THE BOOKS OF EARTHSEA by Ursula K. Le Guin (BOOK REVIEW)
With a new illustrated edition of all Ursula Le Guin’s Earthsea writings just published, there has never been a better time to immerse oneself in works of fiction that justify her acclaim as the Grand Master of fantasy.
It all begin with A Wizard of Earthsea, a story about a young man known as Sparrowhawk who will become a ‘dragonlord and Archmage’. Born and raised on the island of Gont in the Earthsea archipelago, he becomes known for what we would now call occult powers but such an ability is not unknown in Earthsea and he is packed off to a wizard school on the island of Roke. Here he learns some serious magic, fraught with frightening possibilities and demons of his own making. What follows is an odyssey that becomes a search for his own identity.
Apart from being a thrilling Bildungsroman, there are two especially noteworthy aspects to the first novel set in the archipelago. First, Sparrowhawk is dark-skinned and it is the plundering Kargs, attacking Gort in the first chapter, who are ‘white-skinned, yellow-haired’. The book was first published in the US in 1968 and, even if his colour did register with publicists (‘I didn’t make an issue of it,’ says le Guin), any illustration depicting a non-white hero was unthinkable.

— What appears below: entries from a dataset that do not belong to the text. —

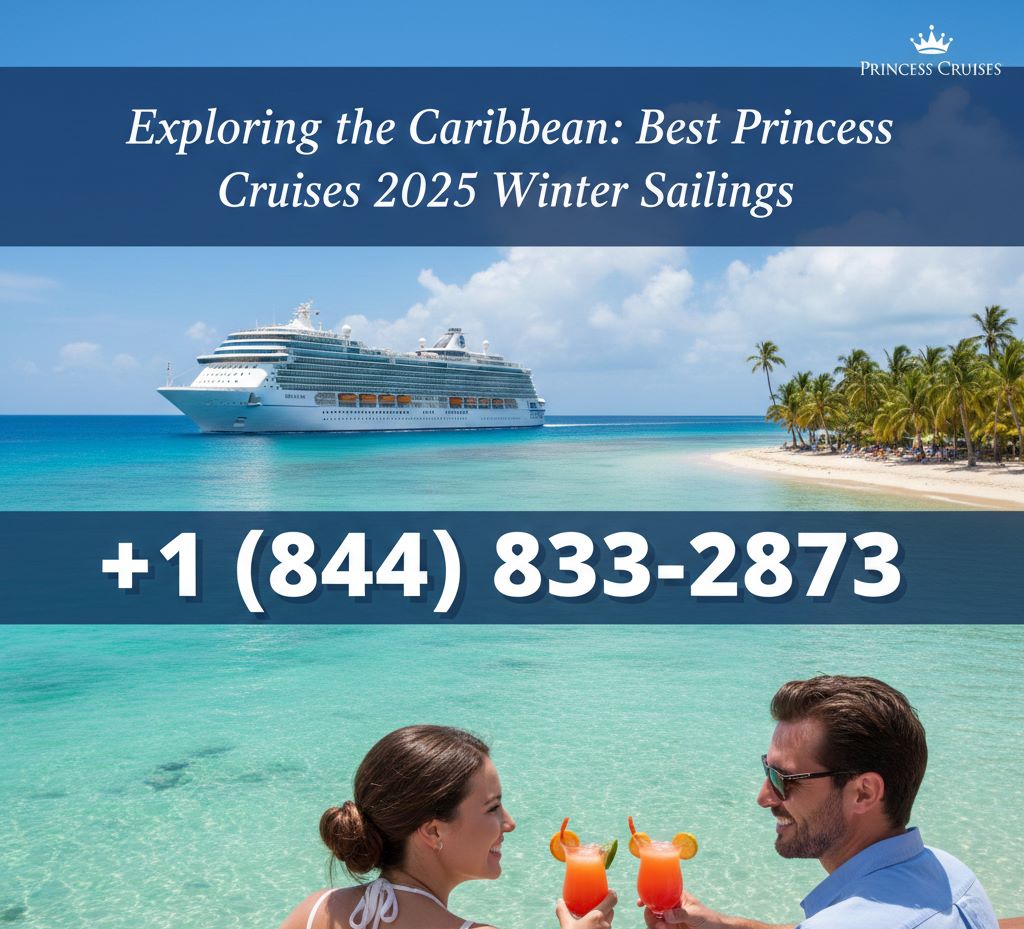 Princess Cruises 2025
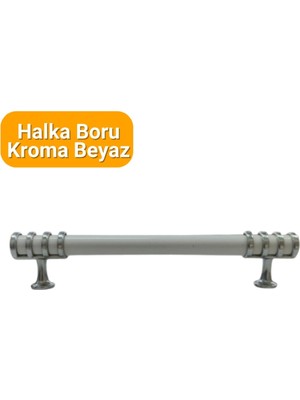 Yahya 50 Adet Halka Boru Kroma Beyaz Metal Mobilya Kulbu 128 mm
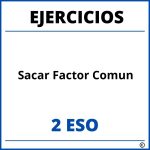 Ejercicios Sacar Factor Comun 2 ESO PDF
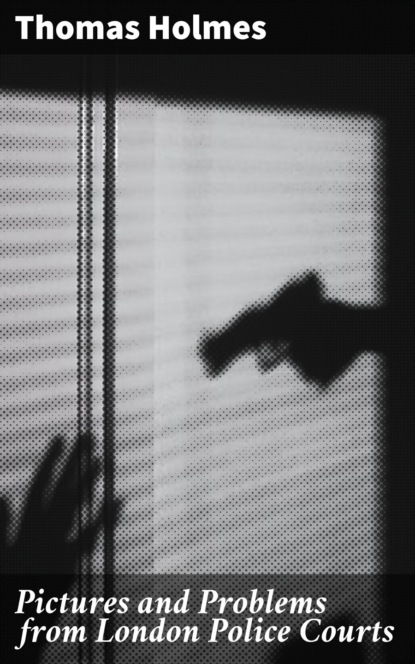 Pictures and Problems from London Police Courts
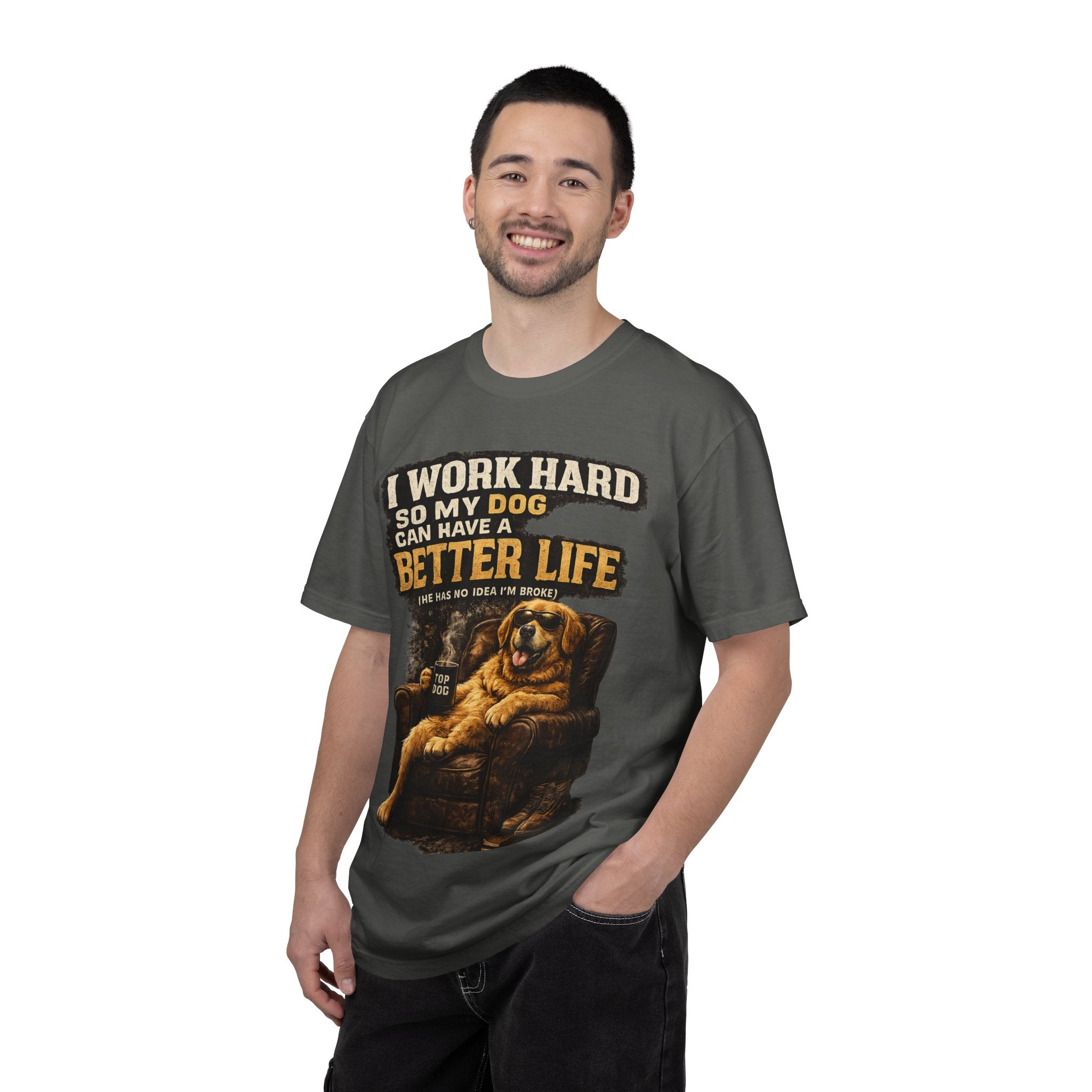 COLD HALO PETS |— "I Work Hard So My Dog Can Have A Better Life" funny Dog Lover Graphic Tee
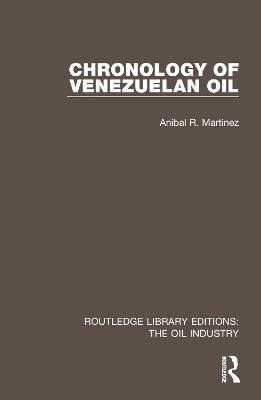 Chronology of Venezuelan Oil(English, Hardcover, Martinez Anibal R.)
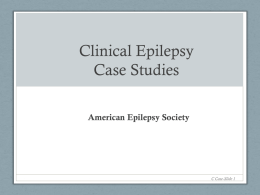 Clinical Epilepsy Case Studies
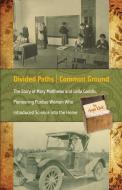 Divided Paths, Common Ground di Angie Klink edito da Purdue University Press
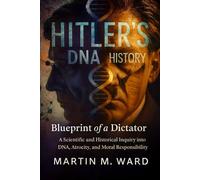 Hitler’s DNA History: Blueprint of a Dictator, A Scientific and Historical Inquiry into DNA, Atrocity, and Moral Responsibility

For years, he duly appeared as a young white boy on front covers of the book.
The other point to note, three decades before JK Rowling gave a similar education to her sorcerer, is Sparrowhawk’s attendance at a school for wizards. Le Guin was diplomatic enough not to accuse Rowling of plagiarism while making an important critical observation: ‘I didn’t feel she ripped me off, as some people did, though she could have been more gracious about her predecessors. My incredulity was at the critics who found the first book wonderfully original. She has many virtues, but originality isn’t one of them. That hurt.’ More pointedly, she has summed up the limitations of Rowling’s Harry Potter books: ‘a lively kid’s fantasy crossed with a ‘school novel’, good fare for its age group, but stylistically ordinary, imaginatively derivative, and ethically rather mean-spirited.’
The Tombs of Atuan, the sequel to A Wizard of Earthsea, introduces a young girl, Tenar, who was born in the Kargish empire and taken to be a high priestess to the ‘Nameless Ones’ at the Tombs of Atuan. As the result of her encounter with Ged (Sparrowhawk’s real name), she also has to examine her own life although the full consequences of this process – confronting a male-dominated world – do not become apparent until a separate book, Tehanu, appears in 1990. Long before then, however, the story of how the young sorcerer from Gont completes his existential quest reaches its philosophical conclusion in The Farthest Shore (1973).
It was Ged’s pride that, in A Wizard of Earthsea, led him to summon a spirit from the dead, a deed that opened a tear in the world’s fabric and allowed in a shadowy beast of unbeing. As the story unfolds in the books that follow, it becomes possible to see this beast as a part of Ged’s own self and in The Farthest Shore there is a final confrontation that re-enacts this encounter with his own nature. He learns that there will always be dragons blocking your way and that, ultimately, there is no magic that gets you through life’s changes. Taoist and Buddhist reflections are there in the writings’ background but without, as Le Guin puts it, the ‘God business’.
The novels’ appeal to adults and younger readers has not declined over the years – the trilogy has never been out of print – and it was only a matter of time before Le Guin was encouraged to write more stories set in Earthsea. Over the years, these have amounted to over half a dozen additional texts and they are all included in the definitive new publication, The Books of Earthsea.
The extra material begins with Tales from Earthsea, a set of five tales that explore or extend the world first created in the four earlier novels, and includes a lecture, ‘Children, Women, Men and Dragons’, Le Guin delivered at a university conference. In it, she considers how in the Western tradition ‘ heroism has been gendered: the hero is a man’ and why she wrote Tehanu as an act of affirmative action.
The nearly one thousand pages of The Books of Earthsea amount to a landmark publication and make amazingly good value as a necessary purchase, the literary equivalent of a box set of all the Beatles recordings. There are nearly sixty illustrations including many in colour, by an artist, Charles Vess, who worked with Le Guin on all of them. It’s a shame she never lived to see the book in print but she knew what it would look like and gave it her blessing.